■ RECORDS FOR THIS TASK ■
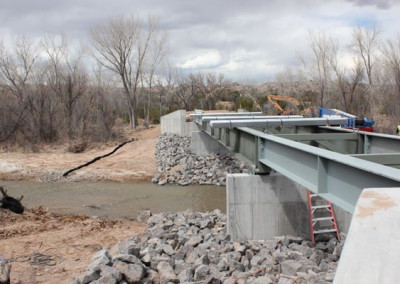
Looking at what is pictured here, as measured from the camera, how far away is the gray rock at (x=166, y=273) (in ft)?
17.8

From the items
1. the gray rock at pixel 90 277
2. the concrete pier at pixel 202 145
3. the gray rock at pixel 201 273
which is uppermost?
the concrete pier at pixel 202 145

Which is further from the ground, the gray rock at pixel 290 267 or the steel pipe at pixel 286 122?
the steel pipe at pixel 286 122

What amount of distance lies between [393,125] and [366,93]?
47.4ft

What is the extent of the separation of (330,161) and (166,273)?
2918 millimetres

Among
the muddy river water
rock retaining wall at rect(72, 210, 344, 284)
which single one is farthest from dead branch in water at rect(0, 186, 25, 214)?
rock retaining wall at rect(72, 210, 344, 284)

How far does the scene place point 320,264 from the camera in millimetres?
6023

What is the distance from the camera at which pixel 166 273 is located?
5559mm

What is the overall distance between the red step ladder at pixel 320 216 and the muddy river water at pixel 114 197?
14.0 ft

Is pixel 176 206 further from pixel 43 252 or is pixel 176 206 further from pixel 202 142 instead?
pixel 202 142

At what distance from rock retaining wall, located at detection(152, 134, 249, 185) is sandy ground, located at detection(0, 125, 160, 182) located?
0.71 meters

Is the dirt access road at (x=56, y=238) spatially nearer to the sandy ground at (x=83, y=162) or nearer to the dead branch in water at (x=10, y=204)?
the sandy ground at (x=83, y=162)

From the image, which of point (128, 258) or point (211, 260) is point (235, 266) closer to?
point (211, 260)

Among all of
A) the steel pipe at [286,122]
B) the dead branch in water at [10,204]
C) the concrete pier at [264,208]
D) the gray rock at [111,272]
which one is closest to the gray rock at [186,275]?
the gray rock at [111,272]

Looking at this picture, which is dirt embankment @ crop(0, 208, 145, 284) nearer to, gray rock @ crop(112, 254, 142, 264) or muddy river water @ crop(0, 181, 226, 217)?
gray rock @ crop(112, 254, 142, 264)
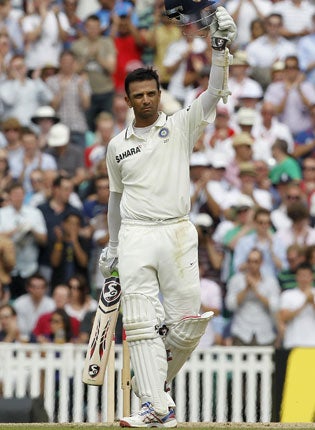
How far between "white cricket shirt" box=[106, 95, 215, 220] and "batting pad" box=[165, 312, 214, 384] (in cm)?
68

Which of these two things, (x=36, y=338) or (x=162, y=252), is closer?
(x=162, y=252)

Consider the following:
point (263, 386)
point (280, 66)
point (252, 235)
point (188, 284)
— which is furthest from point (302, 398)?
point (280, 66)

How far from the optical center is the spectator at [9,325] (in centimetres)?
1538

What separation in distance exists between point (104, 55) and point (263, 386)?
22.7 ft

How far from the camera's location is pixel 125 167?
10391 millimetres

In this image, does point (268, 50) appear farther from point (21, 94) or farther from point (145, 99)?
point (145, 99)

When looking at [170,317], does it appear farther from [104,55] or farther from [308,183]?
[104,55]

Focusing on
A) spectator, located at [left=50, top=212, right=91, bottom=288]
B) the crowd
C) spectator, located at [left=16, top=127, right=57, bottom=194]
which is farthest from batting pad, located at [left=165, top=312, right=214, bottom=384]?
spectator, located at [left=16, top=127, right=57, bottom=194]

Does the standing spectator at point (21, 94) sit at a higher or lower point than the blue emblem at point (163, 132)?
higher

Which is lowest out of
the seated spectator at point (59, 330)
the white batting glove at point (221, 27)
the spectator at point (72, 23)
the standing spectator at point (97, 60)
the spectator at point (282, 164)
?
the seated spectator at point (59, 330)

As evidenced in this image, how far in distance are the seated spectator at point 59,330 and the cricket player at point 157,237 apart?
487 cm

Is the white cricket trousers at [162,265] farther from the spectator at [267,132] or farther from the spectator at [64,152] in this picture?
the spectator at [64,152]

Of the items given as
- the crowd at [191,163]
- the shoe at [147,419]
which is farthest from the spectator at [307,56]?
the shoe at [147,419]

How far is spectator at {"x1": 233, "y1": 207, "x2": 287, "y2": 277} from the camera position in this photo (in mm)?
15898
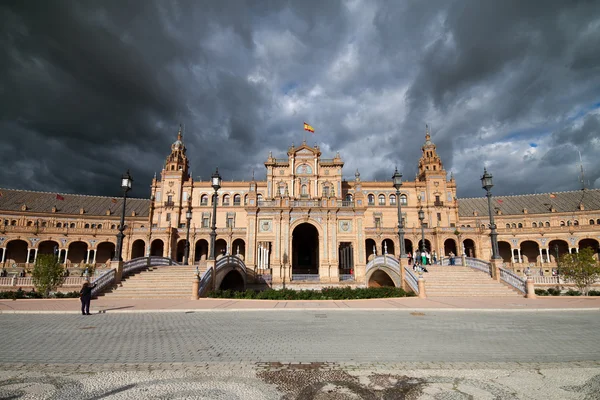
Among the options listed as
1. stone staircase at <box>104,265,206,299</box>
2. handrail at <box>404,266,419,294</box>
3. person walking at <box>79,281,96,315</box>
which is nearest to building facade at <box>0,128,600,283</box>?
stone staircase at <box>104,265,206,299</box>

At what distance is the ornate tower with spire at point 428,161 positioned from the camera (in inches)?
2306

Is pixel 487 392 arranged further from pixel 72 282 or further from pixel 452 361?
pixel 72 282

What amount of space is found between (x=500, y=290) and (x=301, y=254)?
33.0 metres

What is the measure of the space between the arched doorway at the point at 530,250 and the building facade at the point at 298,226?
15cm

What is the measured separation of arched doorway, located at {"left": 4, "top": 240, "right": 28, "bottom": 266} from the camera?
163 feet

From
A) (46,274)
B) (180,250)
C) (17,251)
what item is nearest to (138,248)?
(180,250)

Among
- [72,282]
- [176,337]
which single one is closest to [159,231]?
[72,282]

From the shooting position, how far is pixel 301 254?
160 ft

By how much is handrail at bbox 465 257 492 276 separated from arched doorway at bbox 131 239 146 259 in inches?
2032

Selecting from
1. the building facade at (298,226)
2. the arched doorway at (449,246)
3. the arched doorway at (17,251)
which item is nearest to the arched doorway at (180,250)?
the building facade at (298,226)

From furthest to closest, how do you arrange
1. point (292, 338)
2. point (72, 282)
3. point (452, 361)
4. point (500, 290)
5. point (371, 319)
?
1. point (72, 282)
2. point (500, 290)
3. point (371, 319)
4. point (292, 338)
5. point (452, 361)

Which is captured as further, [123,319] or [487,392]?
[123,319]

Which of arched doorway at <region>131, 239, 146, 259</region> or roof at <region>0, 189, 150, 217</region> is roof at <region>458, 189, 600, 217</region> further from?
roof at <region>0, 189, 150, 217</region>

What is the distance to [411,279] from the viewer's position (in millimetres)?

■ DIRECTION ■
Starting at the beginning of the records and ending at the line that contains "2918 millimetres", rewrite the lines with "gray rock" swapped for "dark stone" and nothing else changed. Omit the pictures.

■ TASK OUTPUT ■
Looking at what is pictured here, as measured from the camera, how far away is the dark stone at (x=166, y=273) (in ft)?
17.8

From the items
1. the dark stone at pixel 90 277
2. the concrete pier at pixel 202 145
3. the dark stone at pixel 201 273
which is uppermost?
the concrete pier at pixel 202 145

Which is further from the ground, the dark stone at pixel 290 267 or the steel pipe at pixel 286 122?
the steel pipe at pixel 286 122

What amount of distance lies between [393,125] and [366,93]?
47.4ft

What is the extent of the separation of (330,161) and (166,273)?
2918 millimetres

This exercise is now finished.